- **Page**
********************

Blog

Bailout Backlash: Congress Must Examine Its Own House

Cross-posted from The Hill Blog 

It has been a long time since there has been such an outpouring of voter outrage on Capitol Hill. Although partisans are busily pointing fingers across the aisle about the defeat of the hurried, behind-the-scenes bailout deal in the House on Monday, the failures are so fundamental that it is increasingly clear that Washington will never be the same again. The bailout is stirring an intensely populist backlash across the political spectrum, and that much anger will not dissipate anytime soon.

On Monday, when Congressional leaders most needed constituents to trust them to negotiate a deal that would protect their interests, both the deal and the trust were not there. The reasons for this lack of faith are obvious: Congress snoozed through a housing boom that replaced our national economy with, as President Bush personally acknowledged last week, a house of cards.

As an institution, Congress abdicated its core job of safeguarding the interests of retirees, taxpayers and homeowners. While politicians lambaste Wall Street and blow airy kisses towards Main Street, suspicion of the K Street machinations that were on conspicuous display over the past week are equally problematic for a public largely shut out of the political process.

The economic bubble years were a time in which the members of the Senate and House banking committees - with jurisdiction over the nation's financial markets, banks, and insurance companies - allowed private equity and hedge fund barons to continue to claim preferential capital gains tax treatment of their outsized incomes, left the SEC underfunded and with a free-for-all mandate, and, perhaps most regrettably, bowed to industry pressure to leave large segments of new, complicated markets, such as the credit default swap market, unregulated.

Wall Street routinely doles out large campaign contributions to members of Congress. In the current election cycle, the financial services sector (which includes insurance and real sector), contributed more money to candidates for Congress, the presidency and political parties than did any other sector, totaling $339.6 million from 2007 through today. Both chambers' banking committees also benefit handsomely. According to the Center for Responsive Politics, PACs and employees of the securities and investment industry are the second largest source of cash for members of the Senate Banking committee. During the 2008 election cycle, these contributors raised $11.7 million for the 21 members of that Committee. Banking Committee Chairman Sen. Christopher Dodd (D-Conn) received about $4.3 million since 2003, or half of all contributions to his campaign coffers.

Does campaign cash influence legislation and regulation? When Congress last debated regulation (or rather, de-regulation) of the financial industry in 1999, a study by the Center for Responsive Politics showed that members of Congress who supported the Gramm-Leach-Bliley Act received twice as much money from commercial banks, investment banks, and insurance companies as those who opposed the measure. The Gramm-Leach-Bliley Act was the product of many years of lobbying by the financial industry and allowed for the loosening of bank regulations that had been in place since the Great Depression.

********************

- **Information supplied**
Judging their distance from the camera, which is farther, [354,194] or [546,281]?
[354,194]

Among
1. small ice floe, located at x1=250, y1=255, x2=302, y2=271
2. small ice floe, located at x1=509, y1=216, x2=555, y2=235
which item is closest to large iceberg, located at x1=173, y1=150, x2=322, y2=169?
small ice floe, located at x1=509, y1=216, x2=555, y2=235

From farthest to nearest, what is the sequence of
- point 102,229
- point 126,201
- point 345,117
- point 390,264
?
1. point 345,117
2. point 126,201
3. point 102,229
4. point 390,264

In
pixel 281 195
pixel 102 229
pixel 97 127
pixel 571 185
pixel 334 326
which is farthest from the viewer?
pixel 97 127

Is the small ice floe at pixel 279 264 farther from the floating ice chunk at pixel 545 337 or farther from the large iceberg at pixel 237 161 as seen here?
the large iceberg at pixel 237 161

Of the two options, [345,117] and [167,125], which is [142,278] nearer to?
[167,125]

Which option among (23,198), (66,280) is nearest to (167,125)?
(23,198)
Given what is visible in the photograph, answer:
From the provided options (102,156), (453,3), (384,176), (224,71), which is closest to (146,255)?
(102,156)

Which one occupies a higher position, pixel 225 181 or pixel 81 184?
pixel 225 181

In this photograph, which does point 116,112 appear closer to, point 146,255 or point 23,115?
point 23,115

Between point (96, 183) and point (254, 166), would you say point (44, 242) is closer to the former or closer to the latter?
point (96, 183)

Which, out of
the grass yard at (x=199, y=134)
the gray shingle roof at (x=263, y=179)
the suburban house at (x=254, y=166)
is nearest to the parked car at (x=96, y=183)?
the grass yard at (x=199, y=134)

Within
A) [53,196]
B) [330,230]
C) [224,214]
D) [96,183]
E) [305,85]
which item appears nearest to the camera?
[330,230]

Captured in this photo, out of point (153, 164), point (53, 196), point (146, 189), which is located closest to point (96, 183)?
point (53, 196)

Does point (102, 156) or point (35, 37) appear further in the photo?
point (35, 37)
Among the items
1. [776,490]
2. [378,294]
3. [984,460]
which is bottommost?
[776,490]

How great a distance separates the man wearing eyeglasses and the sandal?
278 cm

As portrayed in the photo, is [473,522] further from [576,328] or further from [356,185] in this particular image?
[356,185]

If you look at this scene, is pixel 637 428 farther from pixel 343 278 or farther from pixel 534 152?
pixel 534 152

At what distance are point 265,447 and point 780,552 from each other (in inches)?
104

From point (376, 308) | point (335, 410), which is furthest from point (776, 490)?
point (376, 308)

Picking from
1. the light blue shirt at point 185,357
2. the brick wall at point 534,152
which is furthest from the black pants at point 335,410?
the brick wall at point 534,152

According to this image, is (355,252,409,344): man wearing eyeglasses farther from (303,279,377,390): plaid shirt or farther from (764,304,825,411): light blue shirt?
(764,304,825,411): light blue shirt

********************

Decide whether each statement below agrees with the blog post on the bailout backlash, and answer yes or no, quoting the words from the post that decide it. 1. In the current election cycle, the financial services sector gave more money than any other sector. 2. PACs and employees of the securities and investment industry are the largest source of cash for members of the Senate Banking committee. 3. The Gramm-Leach-Bliley Act tightened bank regulations.

- **Worked answer**
1. Yes: "contributed more money to candidates for Congress, the presidency and political parties than did any other sector"
2. No: "are the second largest source of cash for members of the Senate Banking committee"
3. No: "allowed for the loosening of bank regulations that had been in place since the Great Depression"